Zacks Rank & Price Performance
MetLife carries a Zacks Rank #2 (Buy) at present.
The stock has gained 10% in the past three months compared with the industry’s growth of 5.3%. The Zacks Finance sector and the S&P 500 composite index have returned 0.8% and 2.4%, respectively, in the said time frame.
Favorable Style Score
MetLife carries an impressive Value Score of A. Value Score helps find stocks that are undervalued. Back-tested results show that stocks with a Value Score of A or B, when combined with a Zacks Rank #1 (Strong Buy) or 2, offer the best opportunities in the value investing space.
Robust Growth Prospects
The Zacks Consensus Estimate for MetLife’s 2024 earnings is pegged at $8.67 per share, which indicates an improvement of 18.3% from the 2023 reported figure. The consensus mark for revenues is $73.2 billion, implying a rise of 2% from the 2023 figure. MET’s earnings estimates witnessed seven upward revisions over the past 60 days against no downward movement.

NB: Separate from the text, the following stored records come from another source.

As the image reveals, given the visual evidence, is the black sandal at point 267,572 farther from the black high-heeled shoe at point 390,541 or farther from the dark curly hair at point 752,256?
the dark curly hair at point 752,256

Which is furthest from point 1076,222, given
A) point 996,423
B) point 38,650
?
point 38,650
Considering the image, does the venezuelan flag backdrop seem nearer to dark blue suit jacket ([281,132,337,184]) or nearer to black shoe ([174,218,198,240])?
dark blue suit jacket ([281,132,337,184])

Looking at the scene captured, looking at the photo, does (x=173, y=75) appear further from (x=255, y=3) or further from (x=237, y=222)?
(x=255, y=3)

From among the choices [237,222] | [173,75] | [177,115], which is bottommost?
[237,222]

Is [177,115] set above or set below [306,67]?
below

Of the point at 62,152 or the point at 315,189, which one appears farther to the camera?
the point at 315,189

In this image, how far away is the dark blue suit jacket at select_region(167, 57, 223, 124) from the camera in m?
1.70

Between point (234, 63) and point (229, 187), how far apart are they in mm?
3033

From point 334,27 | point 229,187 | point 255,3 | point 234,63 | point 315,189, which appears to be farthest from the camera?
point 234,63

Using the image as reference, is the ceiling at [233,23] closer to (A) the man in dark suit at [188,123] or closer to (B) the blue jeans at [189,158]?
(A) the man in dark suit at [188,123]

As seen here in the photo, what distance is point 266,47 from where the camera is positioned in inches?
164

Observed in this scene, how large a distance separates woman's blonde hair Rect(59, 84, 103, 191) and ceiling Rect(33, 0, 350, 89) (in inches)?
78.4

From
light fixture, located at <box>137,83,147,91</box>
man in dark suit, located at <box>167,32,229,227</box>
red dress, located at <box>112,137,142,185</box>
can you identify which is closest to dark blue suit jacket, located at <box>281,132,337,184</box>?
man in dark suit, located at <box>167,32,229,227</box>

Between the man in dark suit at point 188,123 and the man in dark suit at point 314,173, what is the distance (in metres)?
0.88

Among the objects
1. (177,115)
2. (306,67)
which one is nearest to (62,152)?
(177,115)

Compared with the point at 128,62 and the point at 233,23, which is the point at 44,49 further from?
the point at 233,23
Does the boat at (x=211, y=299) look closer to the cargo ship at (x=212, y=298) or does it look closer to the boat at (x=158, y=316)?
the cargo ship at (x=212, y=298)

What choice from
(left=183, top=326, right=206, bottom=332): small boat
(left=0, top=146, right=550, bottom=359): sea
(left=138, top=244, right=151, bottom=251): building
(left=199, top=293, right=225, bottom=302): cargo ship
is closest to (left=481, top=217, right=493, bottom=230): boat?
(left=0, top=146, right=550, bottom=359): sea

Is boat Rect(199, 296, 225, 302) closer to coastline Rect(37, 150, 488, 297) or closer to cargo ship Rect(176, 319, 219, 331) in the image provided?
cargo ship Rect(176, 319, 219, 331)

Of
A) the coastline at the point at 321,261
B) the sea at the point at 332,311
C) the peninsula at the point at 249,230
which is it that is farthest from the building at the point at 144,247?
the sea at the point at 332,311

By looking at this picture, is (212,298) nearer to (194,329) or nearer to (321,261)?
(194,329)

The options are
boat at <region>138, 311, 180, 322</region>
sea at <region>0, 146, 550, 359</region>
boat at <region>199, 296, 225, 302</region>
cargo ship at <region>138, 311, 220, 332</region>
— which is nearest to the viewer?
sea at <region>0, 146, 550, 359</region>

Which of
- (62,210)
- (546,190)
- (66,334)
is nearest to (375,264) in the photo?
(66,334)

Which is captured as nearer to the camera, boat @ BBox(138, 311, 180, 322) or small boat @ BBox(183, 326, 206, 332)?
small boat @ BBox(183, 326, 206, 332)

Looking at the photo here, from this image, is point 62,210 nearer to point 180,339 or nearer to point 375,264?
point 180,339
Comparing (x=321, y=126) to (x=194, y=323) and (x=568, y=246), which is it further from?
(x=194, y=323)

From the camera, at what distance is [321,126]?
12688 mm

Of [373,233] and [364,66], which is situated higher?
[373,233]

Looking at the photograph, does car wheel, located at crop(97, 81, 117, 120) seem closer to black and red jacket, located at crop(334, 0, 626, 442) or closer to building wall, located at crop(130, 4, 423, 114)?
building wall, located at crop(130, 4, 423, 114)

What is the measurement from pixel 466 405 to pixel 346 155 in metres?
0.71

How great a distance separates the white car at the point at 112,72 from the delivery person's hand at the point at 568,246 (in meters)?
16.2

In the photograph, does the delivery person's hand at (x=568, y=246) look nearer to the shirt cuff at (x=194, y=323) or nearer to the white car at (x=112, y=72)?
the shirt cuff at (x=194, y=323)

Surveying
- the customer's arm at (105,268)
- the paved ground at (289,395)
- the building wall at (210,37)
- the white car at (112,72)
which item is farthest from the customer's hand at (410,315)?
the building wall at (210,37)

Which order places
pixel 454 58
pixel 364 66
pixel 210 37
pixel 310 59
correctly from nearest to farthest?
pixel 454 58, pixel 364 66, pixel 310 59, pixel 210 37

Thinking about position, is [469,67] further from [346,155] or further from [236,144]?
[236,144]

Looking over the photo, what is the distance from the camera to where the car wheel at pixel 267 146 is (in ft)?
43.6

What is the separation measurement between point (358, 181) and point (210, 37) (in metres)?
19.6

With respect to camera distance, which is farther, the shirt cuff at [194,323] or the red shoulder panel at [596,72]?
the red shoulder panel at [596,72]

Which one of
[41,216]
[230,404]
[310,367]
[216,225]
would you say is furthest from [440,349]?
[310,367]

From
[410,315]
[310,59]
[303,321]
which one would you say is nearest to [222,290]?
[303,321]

The consensus mark for 2025 earnings is pegged at $9.83 per share, suggesting an improvement of 13.4% from the 2024 estimate. The same for revenues is $76.5 billion, hinting at a 4.6% increase from the 2024 estimate.
Valuation
Price-to-book (P/B) is one of the multiples used for valuing insurance stocks. Compared with the multiline industry’s trailing 12-month P/B ratio of 2.57, MetLife has a reading of 1.92. It is quite evident that the stock is currently undervalued.
Solid Return on Equity
Return on equity in the trailing 12 months is currently 21.4%, which is higher than the industry’s average of 16.2%. This substantiates the company’s efficiency in utilizing shareholders’ funds.
Business Tailwinds
A key revenue contributor is MetLife's steady premiums, which have been recovering from pandemic-driven declines. Premiums are witnessing a steady increase in the Group Benefits business, wherein it rose 4% year over year in the first half of 2024. Growth has also been robust in its EMEA and Latin America segments, further contributing to the company's revenue stream.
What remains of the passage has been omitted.